I realized she was serious. Dead serious. I tried a cautious query:

"Just what does the dufellation of the Wistick by the Moraddy mean?"


And it made her angry. It actually made her angry! She switched off the front burner and walked past me into the living room. I didn't think she was going to answer, but she did—sort of.

"There is no excuse for an egghead in your position not knowing what it means." Her voice was strained and tense. "If you had any perception whatever, you would understand what the Moraddy has to give the American people. It's our only hope. And you've got to take sides. You're either for the Moraddy or the Wistick—you can't take the middle way."

I felt completely isolated. "Wait! I don't know what it means—"

"Forget it," she broke in. "I should have known. You were born, you have lived, and you will die an egghead in an ivory tower. Just remember—the Moraddy dufels the Wistick!" And she swept on upstairs to pack. And out of my life.

And that's the way it was. Whatever malignant poison had seeped into the collective brain of the nation, it was certainly a devastating leveler of all sorts of institutions and values. Wives left husbands and husbands left wives. Joint bank accounts vanished. Families disintegrated. Wall street crumpled.

Developments were swift and ominous. The Army split up into various groups. Most of the enlisted men favored the Moraddy, but the officers and older non-coms pledged the Wistickian faith. Their power was sufficient to hold many in line, but a considerable number in the lower ranks deserted and joined forces with the Moraddians, who held the eastern half of the country.

The Wisticks ruled the western half with an iron hand, and all signs pointed toward civil war. Labor and military authorities conscripted the entire population regardless of age, sex or religious convictions.

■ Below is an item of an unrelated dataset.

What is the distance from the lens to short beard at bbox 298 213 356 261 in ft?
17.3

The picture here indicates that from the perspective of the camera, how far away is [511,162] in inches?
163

For my own part, I slipped away from the campus and fled north into the Oregon mountains. It was not that I was afraid to fight, but I rebelled at the absolute stupidity of the whole thing. The idea—fighting because of a few words!

But they did.

The destruction was frightful. However, it was not as bad as many had thought it would be. The forces of the Wistick leveled the city of New York, true, but it took three H-bombs to do the job, instead of one, as the Air Force had claimed. In retaliation, San Francisco and Los Angeles were destroyed in a single night by cleverly placed atom bombs smuggled in by a number of fifth-columnist wives who gained access to the cities under the pretext of returning to their husbands. This was a great victory for the Moraddians, even though the women had to blow themselves up to accomplish their mission.

The Moraddian forces were slowly beaten back toward the Atlantic shores. They were very cunning fighters and they had youthful courage to implement that cunning. But their overall policy lacked the stability and long-range thinking necessary to the prosecution of total war. One day they might overrun many populous areas and the next day, due to the constant bickering and quarreling among their own armies, they would lose all they had won, and more, too.

Finally, in desperation, they loosed their most horrible weapon, germ warfare. But they forgot to protect themselves against their own malignity. The Semantic War ground to a shuddering halt. The carrion smell of death lay round the world.

The dufellation of the Wistick and the Moraddy.


So here I am, scuttling around in the forests like a lonely pack-rat. It is not the sort of life I would choose if there were any other choice. Yet life has become very simple.

I enjoy the simple things and I enjoy them with gusto. When I find food that suits my stomach, I am happy. When I quench my thirst, I am happy. When I see a beautiful sunset from one of my mountain crags, I am happy. It takes little when you have little, and there have been few men who have had less.

Only one thing troubles me. I suppose it doesn't matter, but I go on wondering.

I wonder which side was right. I mean really right.